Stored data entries

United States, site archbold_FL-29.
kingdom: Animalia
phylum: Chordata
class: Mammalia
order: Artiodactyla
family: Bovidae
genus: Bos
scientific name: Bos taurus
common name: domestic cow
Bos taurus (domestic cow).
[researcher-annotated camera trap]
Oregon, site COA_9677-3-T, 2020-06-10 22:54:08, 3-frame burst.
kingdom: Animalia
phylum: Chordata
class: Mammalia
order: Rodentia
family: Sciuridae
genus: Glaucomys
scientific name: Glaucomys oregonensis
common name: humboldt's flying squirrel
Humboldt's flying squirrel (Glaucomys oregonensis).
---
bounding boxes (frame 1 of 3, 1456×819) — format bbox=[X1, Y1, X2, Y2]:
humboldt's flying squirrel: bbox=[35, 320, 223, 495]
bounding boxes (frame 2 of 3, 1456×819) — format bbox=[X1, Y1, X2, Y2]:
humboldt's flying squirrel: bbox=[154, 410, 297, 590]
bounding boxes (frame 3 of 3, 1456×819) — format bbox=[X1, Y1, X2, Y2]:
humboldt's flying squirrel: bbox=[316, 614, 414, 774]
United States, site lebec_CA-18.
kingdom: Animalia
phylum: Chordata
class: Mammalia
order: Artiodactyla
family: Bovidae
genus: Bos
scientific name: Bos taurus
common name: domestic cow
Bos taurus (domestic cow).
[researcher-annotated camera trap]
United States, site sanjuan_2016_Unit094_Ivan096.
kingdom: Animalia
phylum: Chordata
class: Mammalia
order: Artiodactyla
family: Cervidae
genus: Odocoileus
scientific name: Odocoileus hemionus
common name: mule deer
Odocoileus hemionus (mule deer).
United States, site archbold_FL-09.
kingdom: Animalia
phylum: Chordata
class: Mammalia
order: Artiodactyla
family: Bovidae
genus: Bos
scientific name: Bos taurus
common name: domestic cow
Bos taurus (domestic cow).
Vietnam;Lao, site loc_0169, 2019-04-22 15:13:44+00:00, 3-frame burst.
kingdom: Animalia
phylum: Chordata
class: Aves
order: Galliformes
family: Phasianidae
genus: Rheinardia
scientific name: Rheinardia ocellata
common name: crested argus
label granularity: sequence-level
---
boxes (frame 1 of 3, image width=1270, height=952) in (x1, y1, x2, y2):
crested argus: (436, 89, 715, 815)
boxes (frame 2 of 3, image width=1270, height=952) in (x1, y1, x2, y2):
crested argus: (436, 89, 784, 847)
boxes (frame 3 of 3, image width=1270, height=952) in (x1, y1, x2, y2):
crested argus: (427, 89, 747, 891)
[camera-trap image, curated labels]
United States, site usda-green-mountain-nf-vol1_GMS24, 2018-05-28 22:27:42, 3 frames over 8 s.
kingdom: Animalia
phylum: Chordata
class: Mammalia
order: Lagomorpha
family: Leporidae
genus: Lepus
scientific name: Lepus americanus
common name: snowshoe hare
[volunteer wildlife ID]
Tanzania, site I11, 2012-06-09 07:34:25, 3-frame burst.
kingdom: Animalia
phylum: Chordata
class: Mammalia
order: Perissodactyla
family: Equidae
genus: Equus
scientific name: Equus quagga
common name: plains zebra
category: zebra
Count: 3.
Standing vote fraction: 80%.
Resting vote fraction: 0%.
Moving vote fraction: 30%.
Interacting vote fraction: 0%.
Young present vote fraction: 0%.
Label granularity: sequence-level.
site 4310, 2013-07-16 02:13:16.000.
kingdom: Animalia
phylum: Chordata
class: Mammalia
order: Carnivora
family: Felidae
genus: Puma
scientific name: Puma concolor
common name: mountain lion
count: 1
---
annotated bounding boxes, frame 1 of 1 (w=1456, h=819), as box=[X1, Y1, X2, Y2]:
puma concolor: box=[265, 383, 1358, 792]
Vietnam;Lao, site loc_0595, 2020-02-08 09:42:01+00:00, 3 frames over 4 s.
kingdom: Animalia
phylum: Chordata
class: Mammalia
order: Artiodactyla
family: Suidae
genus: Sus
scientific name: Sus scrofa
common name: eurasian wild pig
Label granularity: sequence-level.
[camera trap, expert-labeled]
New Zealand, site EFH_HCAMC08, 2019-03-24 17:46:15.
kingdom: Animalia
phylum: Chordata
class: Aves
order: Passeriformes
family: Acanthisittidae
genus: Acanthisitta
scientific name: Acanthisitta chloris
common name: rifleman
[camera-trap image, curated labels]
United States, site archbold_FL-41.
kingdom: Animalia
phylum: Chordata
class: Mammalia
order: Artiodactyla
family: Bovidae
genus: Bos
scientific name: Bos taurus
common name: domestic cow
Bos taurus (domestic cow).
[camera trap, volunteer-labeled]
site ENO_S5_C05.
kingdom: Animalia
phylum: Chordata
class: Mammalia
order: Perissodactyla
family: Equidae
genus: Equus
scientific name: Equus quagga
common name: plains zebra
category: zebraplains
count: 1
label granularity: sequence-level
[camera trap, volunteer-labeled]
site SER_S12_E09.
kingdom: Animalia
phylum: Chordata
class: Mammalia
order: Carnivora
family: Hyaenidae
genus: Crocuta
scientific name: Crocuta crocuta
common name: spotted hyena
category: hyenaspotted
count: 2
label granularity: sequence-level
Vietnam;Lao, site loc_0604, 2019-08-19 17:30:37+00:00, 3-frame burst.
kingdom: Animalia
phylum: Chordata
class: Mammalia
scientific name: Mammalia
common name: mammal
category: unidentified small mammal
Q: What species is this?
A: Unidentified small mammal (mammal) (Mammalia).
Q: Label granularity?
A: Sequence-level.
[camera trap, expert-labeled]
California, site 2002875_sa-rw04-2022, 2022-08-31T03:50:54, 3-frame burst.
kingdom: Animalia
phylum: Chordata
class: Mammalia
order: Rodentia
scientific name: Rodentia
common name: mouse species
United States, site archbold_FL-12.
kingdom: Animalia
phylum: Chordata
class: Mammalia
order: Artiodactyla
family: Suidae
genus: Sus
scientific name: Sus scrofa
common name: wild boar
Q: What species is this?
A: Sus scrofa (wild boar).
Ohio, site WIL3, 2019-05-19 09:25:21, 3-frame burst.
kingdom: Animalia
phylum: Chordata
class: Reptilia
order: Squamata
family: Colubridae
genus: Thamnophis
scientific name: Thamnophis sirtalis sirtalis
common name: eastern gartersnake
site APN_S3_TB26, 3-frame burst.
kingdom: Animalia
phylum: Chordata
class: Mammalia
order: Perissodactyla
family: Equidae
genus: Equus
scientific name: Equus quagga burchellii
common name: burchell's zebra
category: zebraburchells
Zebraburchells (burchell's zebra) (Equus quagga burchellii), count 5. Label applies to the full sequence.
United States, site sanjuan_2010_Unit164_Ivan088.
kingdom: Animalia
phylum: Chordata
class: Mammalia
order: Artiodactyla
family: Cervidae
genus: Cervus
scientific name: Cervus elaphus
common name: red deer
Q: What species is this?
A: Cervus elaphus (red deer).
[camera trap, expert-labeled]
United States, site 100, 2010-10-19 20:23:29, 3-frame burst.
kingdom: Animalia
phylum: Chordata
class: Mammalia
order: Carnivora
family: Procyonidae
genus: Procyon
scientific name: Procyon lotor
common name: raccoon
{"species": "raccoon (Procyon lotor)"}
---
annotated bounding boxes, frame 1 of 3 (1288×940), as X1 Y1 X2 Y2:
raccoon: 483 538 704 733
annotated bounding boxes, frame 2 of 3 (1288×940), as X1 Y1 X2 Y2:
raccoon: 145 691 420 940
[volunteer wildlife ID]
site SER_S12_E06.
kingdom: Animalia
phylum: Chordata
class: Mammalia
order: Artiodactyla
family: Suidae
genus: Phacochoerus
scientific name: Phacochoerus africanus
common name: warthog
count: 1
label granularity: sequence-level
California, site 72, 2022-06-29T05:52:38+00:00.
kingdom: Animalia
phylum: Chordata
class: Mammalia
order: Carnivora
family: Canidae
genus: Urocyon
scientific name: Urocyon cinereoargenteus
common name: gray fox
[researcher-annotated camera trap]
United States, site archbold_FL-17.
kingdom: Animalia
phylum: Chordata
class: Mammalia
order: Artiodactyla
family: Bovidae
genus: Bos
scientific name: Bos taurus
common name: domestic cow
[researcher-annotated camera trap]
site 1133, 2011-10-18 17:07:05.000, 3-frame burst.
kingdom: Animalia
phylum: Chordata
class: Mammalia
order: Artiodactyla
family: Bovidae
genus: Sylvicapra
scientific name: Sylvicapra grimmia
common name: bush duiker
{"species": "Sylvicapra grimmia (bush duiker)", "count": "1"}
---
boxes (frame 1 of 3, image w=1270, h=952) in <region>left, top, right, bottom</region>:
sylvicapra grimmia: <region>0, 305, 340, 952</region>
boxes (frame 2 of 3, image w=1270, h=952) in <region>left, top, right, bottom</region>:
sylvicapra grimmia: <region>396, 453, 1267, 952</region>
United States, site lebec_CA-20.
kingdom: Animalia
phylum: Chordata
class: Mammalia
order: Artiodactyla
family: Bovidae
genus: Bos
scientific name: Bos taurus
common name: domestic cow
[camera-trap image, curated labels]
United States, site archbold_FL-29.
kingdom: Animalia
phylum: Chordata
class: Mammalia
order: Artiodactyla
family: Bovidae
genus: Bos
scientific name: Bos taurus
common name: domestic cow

Problem to solve
From the data above, pick out each line containing "burst" and copy it.

Task solution
Oregon, site COA_9677-3-T, 2020-06-10 22:54:08, 3-frame burst.
Vietnam;Lao, site loc_0169, 2019-04-22 15:13:44+00:00, 3-frame burst.
Tanzania, site I11, 2012-06-09 07:34:25, 3-frame burst.
Vietnam;Lao, site loc_0604, 2019-08-19 17:30:37+00:00, 3-frame burst.
California, site 2002875_sa-rw04-2022, 2022-08-31T03:50:54, 3-frame burst.
Ohio, site WIL3, 2019-05-19 09:25:21, 3-frame burst.
site APN_S3_TB26, 3-frame burst.
United States, site 100, 2010-10-19 20:23:29, 3-frame burst.
site 1133, 2011-10-18 17:07:05.000, 3-frame burst.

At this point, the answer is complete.